Love does not age like the body, they say. At family events, like a wedding or a reunion, that require dressing up and smiling for cameras, both of them know that it’s not about the rosy, fun-filled fleeting moments. In fact, fleeting moments don’t exist; it’s all one long, extended, continuum that ends only with death. She knows that his figure is shrinking, once lean, muscular limbs becoming a soft, thin mush of skin covering bone. And he sees that her face is dropping, the corner of her eyes unable to fight a life worth’s of gravity. But love is not like the body, and it ages quite well, not unlike a fine vintage cheddar.
"Can you see it?" my sister asked. She was looking into the fountain, her eyes reflecting its water. I couldn’t see anything but her face and mine, looking back at us with their distorted mouths and cheeks. "There’s a whole world inside of here, where I’m the queen and you’re the prince and there’s enough food to feed us ten lives over," my sister whispered, her face flushed from the summer humidity. My stomach grumbled and I started to feel a knot tighten in my chest. It felt like fear. And guilt. I couldn’t see what she saw in the water, and I knew that if I didn’t see it soon she would leave me. She would fall into the fountain and vanish into her kingdom alone, without me, her prince. She would drift away from me, and I would be roam the streets without the only person who loved me. I would have to crawl through dumpsters alone and dig into people’s garbage, looking for anything — stale cookies, not-too-moldy cheese, a peanut butter jar with enough peanut butter along the sides — worth eating… "I see it," I said. "I want to go there together."
This is the last photo I took of her before she got away, the woman tells me. All the while the woman has her lips curled slightly in a half smile and it reminds of me of those surveys where they show a picture of a person smiling and ask, ‘Is that smile real or fake?’ A researcher in my college’s Psychology department once paid me $30 for taking that exact survey — I answered correctly 30 out of 30 times. (Those were the days when I signed up for as many “paid studies” as possible, needing the cash for my nightly outings.) But right now, I’m not sure. The woman looks at me and I see that her eyes are bloodshot and dry. She says, isn’t she beautiful in this photo? I want to tell her that her daughter is safe and probably just in the next town over, drinking coffee and laughing with strangers. But I can’t, because I know that this, at least, isn’t real.

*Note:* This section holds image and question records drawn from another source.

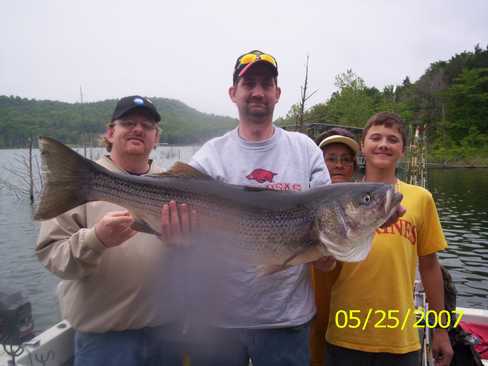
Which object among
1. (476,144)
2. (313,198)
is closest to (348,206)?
(313,198)

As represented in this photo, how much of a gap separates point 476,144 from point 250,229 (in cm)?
7795

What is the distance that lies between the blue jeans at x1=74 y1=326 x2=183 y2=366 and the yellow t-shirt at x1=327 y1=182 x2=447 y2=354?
162 centimetres

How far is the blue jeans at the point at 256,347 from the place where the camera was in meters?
3.00

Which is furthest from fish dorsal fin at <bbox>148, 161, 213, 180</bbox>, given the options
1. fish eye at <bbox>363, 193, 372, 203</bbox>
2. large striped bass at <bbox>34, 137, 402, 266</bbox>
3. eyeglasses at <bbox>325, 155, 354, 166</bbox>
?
eyeglasses at <bbox>325, 155, 354, 166</bbox>

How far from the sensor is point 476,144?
66.1 m

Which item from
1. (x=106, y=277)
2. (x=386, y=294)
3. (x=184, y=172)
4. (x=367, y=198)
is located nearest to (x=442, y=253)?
(x=386, y=294)

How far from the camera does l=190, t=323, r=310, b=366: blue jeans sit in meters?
3.00

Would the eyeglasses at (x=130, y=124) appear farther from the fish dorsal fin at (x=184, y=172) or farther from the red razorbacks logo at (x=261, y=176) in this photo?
the red razorbacks logo at (x=261, y=176)

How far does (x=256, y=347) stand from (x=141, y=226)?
1465 mm

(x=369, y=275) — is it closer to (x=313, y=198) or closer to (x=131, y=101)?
(x=313, y=198)

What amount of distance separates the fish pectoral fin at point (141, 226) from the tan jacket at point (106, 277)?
35cm

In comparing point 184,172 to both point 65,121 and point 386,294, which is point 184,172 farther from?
point 65,121

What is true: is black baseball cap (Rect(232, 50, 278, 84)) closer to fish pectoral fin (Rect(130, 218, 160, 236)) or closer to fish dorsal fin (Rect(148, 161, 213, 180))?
fish dorsal fin (Rect(148, 161, 213, 180))

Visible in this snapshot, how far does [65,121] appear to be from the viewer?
39.2 metres
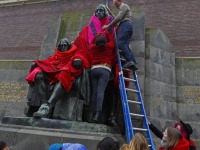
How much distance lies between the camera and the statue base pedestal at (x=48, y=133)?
4176 millimetres

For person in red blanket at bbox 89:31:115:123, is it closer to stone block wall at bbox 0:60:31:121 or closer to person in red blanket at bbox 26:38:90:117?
person in red blanket at bbox 26:38:90:117

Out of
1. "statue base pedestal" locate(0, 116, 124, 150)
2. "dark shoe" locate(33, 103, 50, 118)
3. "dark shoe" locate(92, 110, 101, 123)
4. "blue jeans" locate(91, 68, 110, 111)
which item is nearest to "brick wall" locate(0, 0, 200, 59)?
"blue jeans" locate(91, 68, 110, 111)

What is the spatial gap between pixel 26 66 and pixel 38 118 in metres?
3.89

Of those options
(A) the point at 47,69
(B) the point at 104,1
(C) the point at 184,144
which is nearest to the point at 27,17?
(B) the point at 104,1

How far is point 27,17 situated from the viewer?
17.7 metres

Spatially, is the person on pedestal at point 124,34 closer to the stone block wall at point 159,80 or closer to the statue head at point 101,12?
the statue head at point 101,12

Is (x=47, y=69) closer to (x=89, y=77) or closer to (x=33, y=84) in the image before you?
(x=33, y=84)

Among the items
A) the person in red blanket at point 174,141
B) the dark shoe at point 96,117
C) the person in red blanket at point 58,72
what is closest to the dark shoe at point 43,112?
the person in red blanket at point 58,72

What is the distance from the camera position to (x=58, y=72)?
17.2ft

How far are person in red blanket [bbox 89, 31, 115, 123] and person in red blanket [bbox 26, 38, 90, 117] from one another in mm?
252

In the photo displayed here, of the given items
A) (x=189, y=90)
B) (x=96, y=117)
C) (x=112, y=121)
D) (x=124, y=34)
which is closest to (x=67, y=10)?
(x=189, y=90)

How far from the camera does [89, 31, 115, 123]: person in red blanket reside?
4914 mm

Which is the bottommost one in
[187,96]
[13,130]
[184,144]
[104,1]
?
[184,144]

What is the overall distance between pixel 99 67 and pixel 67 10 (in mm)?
12486
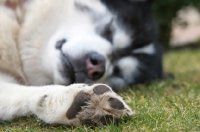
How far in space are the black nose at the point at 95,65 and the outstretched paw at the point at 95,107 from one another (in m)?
0.81

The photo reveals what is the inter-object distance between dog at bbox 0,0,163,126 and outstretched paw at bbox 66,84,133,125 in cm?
44

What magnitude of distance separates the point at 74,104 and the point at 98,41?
1.07 meters

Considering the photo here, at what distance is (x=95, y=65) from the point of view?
301cm

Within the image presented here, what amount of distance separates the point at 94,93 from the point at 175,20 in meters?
6.54

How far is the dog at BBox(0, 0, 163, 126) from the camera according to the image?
3006 mm

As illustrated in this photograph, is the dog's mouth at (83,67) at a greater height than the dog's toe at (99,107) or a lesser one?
lesser

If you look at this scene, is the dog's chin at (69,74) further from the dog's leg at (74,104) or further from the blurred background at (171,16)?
the blurred background at (171,16)

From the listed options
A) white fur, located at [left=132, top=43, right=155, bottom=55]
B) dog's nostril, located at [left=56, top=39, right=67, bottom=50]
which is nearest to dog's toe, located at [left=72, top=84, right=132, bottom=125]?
dog's nostril, located at [left=56, top=39, right=67, bottom=50]

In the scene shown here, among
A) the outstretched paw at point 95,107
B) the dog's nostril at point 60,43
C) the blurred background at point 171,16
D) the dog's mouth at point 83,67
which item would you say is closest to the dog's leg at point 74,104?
the outstretched paw at point 95,107

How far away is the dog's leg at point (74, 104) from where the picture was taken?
2141mm

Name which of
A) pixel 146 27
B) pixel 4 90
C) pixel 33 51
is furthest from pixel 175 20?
pixel 4 90

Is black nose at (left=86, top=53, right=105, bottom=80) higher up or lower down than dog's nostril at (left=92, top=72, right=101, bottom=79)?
higher up

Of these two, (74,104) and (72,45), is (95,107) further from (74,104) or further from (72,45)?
(72,45)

She left as soon as the sky turned pink the evening of her eighteenth birthday. She didn’t pack a thing, just grabbed a notebook, a pen, and the cash she’d saved up from teaching local kids piano — a wad of twenty dollar bills that totaled $1600 — and walked out the door in her best hiking boots. After walking five miles she decided it was safe enough to see if anyone could pick her up and drive her west. In big block letters she wrote “NEED A RIDE WEST. WILL PAY!” It took less than 15 minutes before the truck pulled over and her mom hopped out screaming, feet stomping up a storm of dust around her.